I'll have these players
Play something like the murder of my father
Before mine uncle. I'll observe his looks,
I'll tent him to the quick, if a' do blench
I know my course. (II.ii.606)

Before the play scene opens, the audience in the theatre knows nothing of the interlude except that it is called The Murder of Gonzago, that it is 'something like the murder' of the late king, and that Hamlet himself has inserted a short speech in it.
            -- John Dover Wilson, What Happens in Hamlet, Cambridge Univ.

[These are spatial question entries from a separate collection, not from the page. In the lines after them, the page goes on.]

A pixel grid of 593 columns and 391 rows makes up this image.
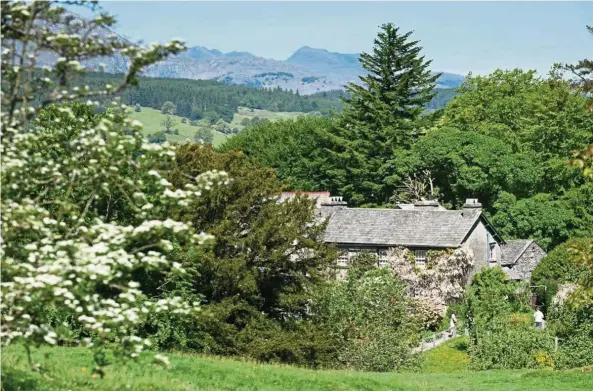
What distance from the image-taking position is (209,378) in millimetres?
22672

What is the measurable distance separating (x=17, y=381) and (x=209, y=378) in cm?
673

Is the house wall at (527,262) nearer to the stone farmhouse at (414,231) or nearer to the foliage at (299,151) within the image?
the stone farmhouse at (414,231)

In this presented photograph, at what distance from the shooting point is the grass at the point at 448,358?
43781 millimetres

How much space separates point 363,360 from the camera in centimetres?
4053

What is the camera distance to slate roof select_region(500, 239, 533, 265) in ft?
221

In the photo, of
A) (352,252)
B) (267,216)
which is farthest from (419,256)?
(267,216)

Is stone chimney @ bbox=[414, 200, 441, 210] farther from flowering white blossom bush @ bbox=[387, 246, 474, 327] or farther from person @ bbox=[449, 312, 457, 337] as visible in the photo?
person @ bbox=[449, 312, 457, 337]

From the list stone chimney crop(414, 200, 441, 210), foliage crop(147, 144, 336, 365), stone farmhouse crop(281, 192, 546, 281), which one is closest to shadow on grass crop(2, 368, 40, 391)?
foliage crop(147, 144, 336, 365)

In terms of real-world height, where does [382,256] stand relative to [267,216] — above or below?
below

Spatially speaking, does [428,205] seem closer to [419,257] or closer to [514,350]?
[419,257]

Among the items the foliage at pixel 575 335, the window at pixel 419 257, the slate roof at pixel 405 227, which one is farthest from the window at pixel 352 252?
the foliage at pixel 575 335

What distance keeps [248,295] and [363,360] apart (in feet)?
18.0

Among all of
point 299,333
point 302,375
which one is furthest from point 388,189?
point 302,375

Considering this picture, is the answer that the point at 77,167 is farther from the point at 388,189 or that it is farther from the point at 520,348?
the point at 388,189
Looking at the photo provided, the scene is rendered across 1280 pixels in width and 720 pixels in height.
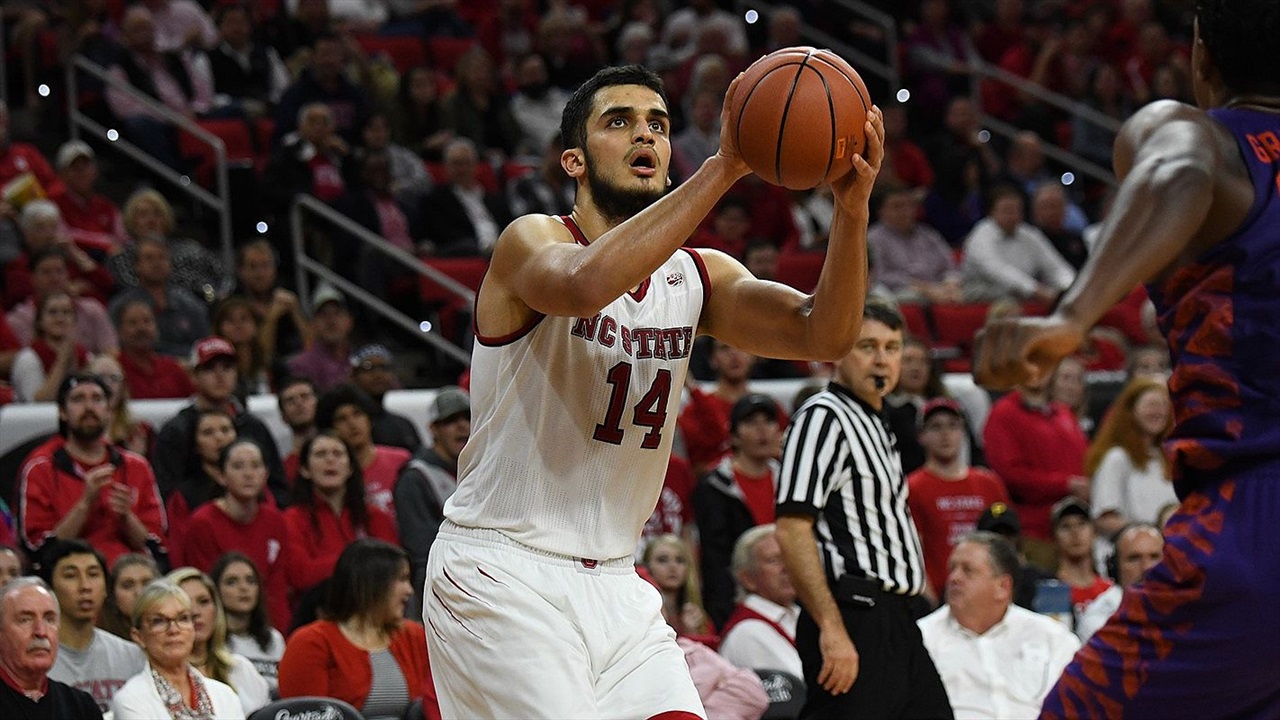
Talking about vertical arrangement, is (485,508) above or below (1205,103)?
below

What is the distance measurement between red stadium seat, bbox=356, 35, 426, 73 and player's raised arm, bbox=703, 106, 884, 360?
11.6 meters

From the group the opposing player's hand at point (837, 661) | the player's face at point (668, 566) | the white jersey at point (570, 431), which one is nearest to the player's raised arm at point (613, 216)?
the white jersey at point (570, 431)

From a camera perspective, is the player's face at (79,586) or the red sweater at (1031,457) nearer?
the player's face at (79,586)

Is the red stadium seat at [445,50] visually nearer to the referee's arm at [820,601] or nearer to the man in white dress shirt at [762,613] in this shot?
the man in white dress shirt at [762,613]

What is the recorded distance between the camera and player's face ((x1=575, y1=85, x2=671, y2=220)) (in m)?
4.45

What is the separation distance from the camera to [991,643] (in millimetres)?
7867

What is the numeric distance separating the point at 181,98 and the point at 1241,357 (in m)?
11.7

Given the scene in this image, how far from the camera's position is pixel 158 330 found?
11.1 meters

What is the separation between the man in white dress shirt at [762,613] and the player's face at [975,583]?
86cm

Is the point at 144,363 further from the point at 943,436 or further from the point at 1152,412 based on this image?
the point at 1152,412

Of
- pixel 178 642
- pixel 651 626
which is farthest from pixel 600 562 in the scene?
pixel 178 642

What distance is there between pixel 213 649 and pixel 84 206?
5.50 meters

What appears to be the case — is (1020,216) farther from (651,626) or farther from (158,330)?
(651,626)

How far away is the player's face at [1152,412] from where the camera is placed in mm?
10711
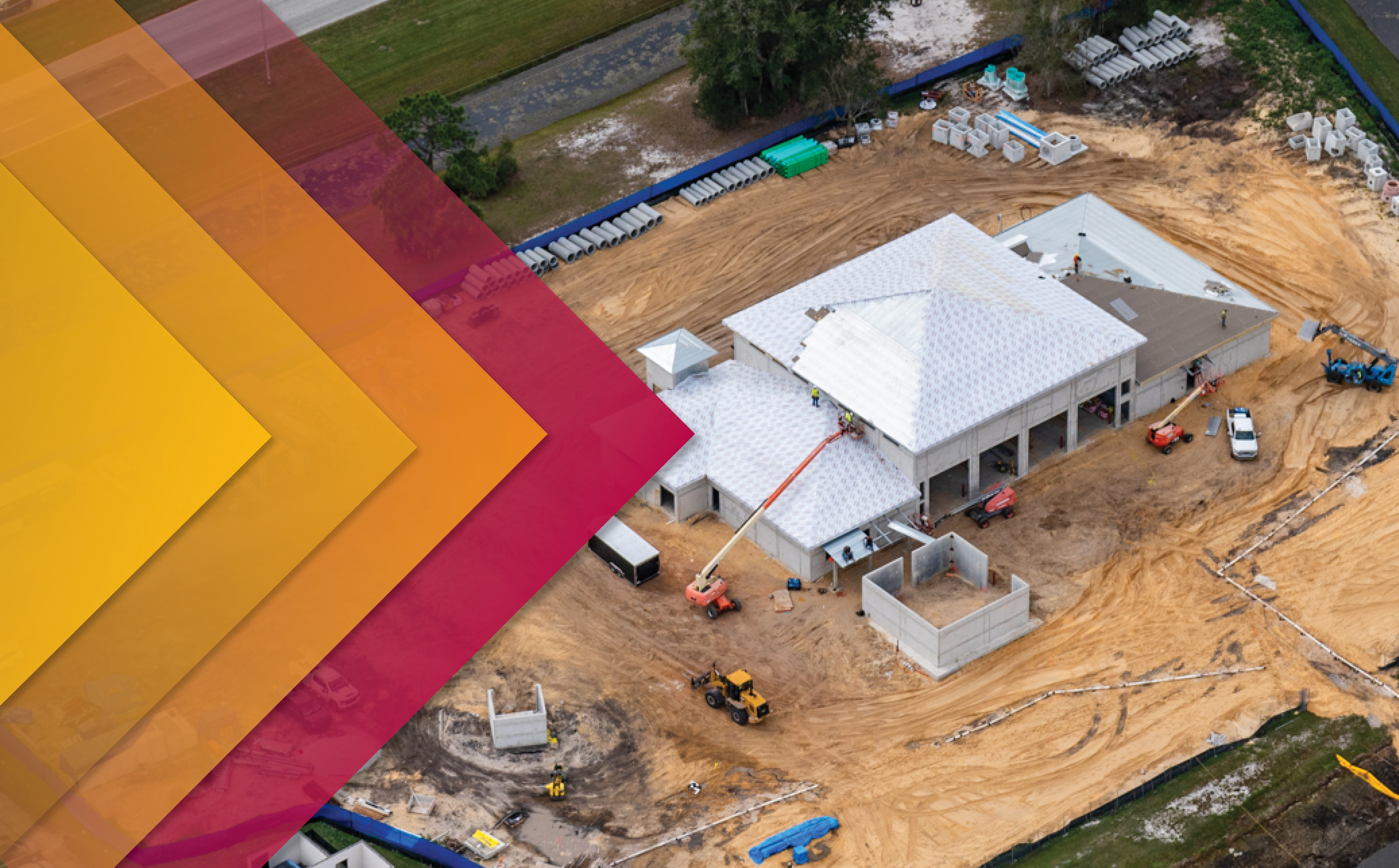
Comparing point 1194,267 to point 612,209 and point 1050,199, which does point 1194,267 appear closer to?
point 1050,199

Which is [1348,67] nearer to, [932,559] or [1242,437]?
[1242,437]

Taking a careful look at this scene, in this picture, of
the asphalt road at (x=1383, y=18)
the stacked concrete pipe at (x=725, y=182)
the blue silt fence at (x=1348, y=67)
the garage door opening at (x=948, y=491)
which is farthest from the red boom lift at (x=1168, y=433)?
the asphalt road at (x=1383, y=18)

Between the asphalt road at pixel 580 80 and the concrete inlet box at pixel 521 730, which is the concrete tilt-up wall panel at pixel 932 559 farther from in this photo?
the asphalt road at pixel 580 80

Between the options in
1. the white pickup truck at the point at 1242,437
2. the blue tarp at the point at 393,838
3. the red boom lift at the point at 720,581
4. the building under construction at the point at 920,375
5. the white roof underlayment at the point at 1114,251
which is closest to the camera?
the blue tarp at the point at 393,838

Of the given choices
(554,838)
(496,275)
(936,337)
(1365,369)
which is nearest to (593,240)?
(496,275)

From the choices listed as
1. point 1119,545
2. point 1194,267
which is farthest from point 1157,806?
point 1194,267

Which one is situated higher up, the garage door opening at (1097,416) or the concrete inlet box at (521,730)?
the concrete inlet box at (521,730)

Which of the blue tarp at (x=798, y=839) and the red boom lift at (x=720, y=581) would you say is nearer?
the blue tarp at (x=798, y=839)
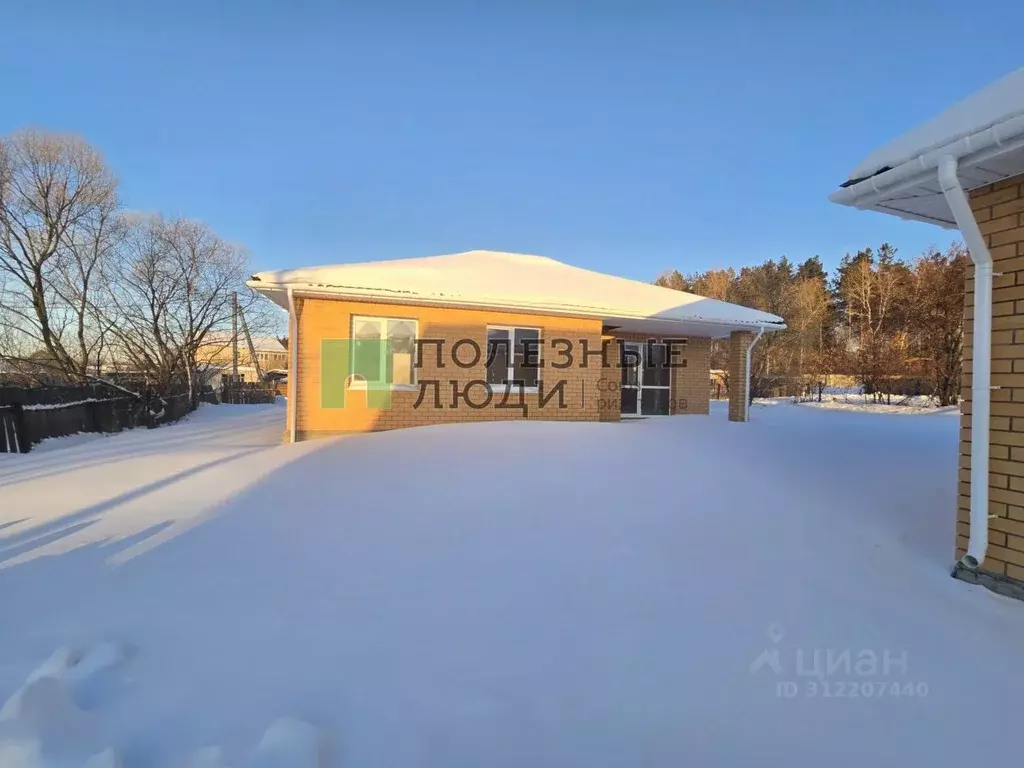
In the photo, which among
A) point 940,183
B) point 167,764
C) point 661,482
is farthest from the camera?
point 661,482

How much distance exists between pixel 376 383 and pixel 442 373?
1.25m

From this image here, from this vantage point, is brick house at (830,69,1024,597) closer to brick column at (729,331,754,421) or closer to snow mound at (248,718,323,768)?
snow mound at (248,718,323,768)

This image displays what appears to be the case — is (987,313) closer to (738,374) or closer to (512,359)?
(512,359)

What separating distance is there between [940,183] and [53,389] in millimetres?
15360

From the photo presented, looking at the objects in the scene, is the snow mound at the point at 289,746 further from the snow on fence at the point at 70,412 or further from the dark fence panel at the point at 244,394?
the dark fence panel at the point at 244,394

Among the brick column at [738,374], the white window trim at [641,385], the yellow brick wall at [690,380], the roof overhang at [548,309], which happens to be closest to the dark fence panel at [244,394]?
the roof overhang at [548,309]

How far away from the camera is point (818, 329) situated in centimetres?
3284

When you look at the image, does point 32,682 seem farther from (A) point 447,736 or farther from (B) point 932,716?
(B) point 932,716

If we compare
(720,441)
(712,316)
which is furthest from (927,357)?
(720,441)

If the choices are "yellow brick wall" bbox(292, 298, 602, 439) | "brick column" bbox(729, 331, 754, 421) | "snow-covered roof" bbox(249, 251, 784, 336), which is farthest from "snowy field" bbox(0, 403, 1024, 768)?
"brick column" bbox(729, 331, 754, 421)

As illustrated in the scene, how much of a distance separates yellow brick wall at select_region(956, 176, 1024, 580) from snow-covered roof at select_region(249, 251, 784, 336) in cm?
744

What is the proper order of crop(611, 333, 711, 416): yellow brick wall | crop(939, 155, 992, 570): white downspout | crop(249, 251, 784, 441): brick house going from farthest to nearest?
crop(611, 333, 711, 416): yellow brick wall
crop(249, 251, 784, 441): brick house
crop(939, 155, 992, 570): white downspout

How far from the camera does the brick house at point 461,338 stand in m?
9.48

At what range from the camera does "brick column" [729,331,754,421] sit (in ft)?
40.2
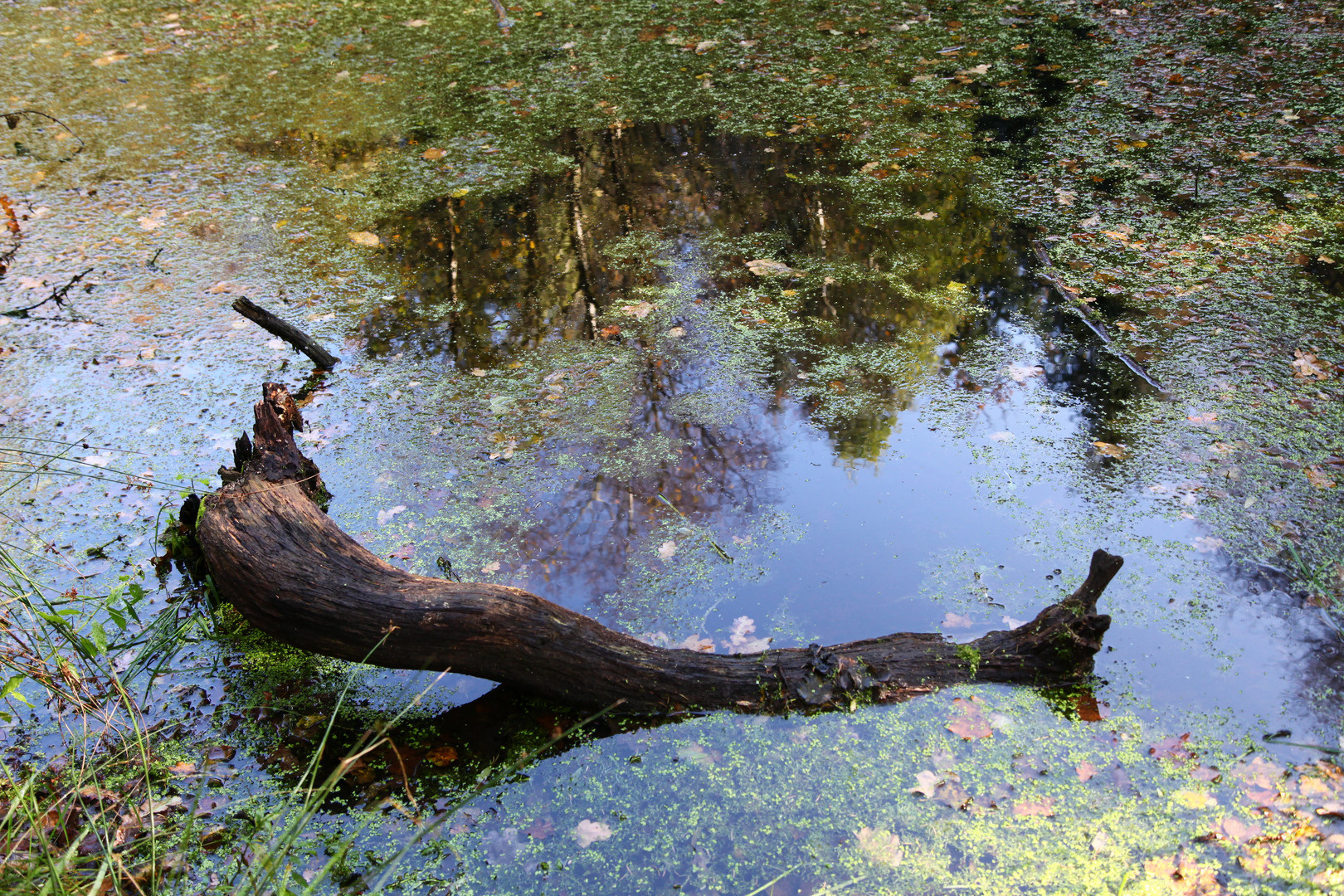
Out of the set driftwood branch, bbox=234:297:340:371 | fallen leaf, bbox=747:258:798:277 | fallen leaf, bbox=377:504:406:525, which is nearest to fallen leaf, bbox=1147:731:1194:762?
fallen leaf, bbox=377:504:406:525

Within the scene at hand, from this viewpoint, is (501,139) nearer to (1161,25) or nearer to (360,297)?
(360,297)

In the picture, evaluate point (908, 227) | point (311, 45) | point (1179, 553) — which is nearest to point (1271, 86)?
point (908, 227)

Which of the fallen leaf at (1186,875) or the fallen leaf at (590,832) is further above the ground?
the fallen leaf at (1186,875)

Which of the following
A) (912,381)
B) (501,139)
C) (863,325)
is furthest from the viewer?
(501,139)

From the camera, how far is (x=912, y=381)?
11.9ft

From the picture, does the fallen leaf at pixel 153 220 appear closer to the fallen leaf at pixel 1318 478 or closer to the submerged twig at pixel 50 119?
the submerged twig at pixel 50 119

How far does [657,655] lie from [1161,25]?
6.45 m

Press, London, 1935. p. 143

As John Dover Wilson points out, we know little of The Murder of Gonzago  at the beginning of the mousetrap scene other than the fact that it is intended to parallel the murder of Hamlet's father according to the ghost's report in Act I. We can also surmise from the fact that it's in the traveling company's repertory and that Hamlet knows of the play, that must have enjoyed some popularity at the time.  Most likely, the play is intended to make some reference to the Italianate revenge plays that were so popular in England at the time of the writing of Hamlet.  

Arthur McGee, in his book, The Elizabethan Hamlet, further speculates that the events are based on real incidents in Italy, and came to Shakespeare through an Italian version of the drama. While the existence of real events that might have prompted the plot is a possibility, it seems less likely that an original Italian play is being referenced. The Machiavellian Italy to which McGee refers is more of an invention of the English imagination of the late 16th Century than a reflection of real politics in Italy.

What is particularly interesting is that McGee speculates that the traveling theater company was a Commedia dell'arte troupe; one more accustomed to performing comic works than tragic ones.

The murder of Gonzago was probably a reference to a real murder -- a Luigi Gonzaga murdered the Duke of Urbino in 1538, and it seems to be generally accepted that Shakespeare's knowledge is founded on an Italian original.

If these links with Italy are valid and justify our identifying the Players as a Commedia dell'arte troupe we may go on to conjecture that the First Player was indeed a comic actor...

Italians could and did poison each other as in the Gonzaga play -- they were Machiavels at heart, poisoners like the Borgias, libertines like the Venetians.
       -- Arthur McGee, The Elizabethan Hamlet, Yale Univ. Press., New Haven, 1987. pp.107-8.

Tony Richardson seems also to have had something like a Commedia dell'arte troupe in mind for his 1969 production of Hamlet.  This allowed him to dispose of the dumb show with a quick bit of stylized masked mime in the Commedia style.